Avec les yeux de la foi tu me verras, berger,
et avec un plus grand amour je te regarderai.
Ne sois pas timide, parle dans ma langue.
Stevie Wishart – L’Hallali du Seingeur, texte Vincent Houchard
Une mystérieuse et légère brume s’élève des naseaux de la vallée.
L’aube apparaît à l’horizon.
La lumière du levant absorbe la forêt.
Les feuillages frétillent, les corps engourdis s’éveillent.
Les laies grommellent[1].
Des caquètements masquent le babillement du ruisseau.
Les mâles roumellent et nasillent d’aise.
Tête haute, le Seigneur de la forêt foule les perles d’une clairière.
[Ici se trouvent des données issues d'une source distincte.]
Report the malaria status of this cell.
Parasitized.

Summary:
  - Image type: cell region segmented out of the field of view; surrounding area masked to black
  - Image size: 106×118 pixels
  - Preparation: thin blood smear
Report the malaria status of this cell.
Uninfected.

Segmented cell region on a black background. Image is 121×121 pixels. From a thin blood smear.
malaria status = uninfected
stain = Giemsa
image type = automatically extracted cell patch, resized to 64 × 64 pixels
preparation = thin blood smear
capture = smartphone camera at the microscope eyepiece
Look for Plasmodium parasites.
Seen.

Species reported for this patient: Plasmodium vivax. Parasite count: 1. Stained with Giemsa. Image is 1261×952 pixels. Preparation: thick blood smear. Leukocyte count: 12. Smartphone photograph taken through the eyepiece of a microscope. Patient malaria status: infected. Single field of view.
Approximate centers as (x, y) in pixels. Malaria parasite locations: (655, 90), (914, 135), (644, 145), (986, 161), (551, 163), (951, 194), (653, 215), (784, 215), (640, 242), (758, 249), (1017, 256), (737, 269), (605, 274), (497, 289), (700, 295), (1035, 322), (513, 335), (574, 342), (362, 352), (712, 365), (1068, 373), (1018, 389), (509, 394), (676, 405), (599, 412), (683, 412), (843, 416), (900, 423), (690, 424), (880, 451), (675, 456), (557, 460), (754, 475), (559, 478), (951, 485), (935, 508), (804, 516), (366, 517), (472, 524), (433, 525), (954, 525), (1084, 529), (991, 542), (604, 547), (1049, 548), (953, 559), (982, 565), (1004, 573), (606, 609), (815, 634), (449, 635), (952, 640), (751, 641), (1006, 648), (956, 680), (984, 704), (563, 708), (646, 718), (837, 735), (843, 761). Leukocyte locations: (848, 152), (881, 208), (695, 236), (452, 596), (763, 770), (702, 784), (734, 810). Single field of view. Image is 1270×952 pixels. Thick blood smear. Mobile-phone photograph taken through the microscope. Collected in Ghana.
La sérénité des hôtes apporte de la plénitude.
Arduina, Diane, Artémis, arcs en bandoulière,
flèches dans le carquois formatent une confrontation.
Les cris rauques et profonds des cors résonnent dans la vallée.
Le geai du chêne sonne l’alerte.
Tous ont les sens en ébullition.
Les oiseaux apeurés s’échappent vers les cimes.
Les renards, blaireaux se terrent.
Les lièvres fuient.
La traque mortelle a commencé.
Les chiens endiablés pistent les gibiers apeurés.
Les corbeaux trahissent les leurs.
Nez à ras de terre, les sangliers transpercent les futaies impénétrables.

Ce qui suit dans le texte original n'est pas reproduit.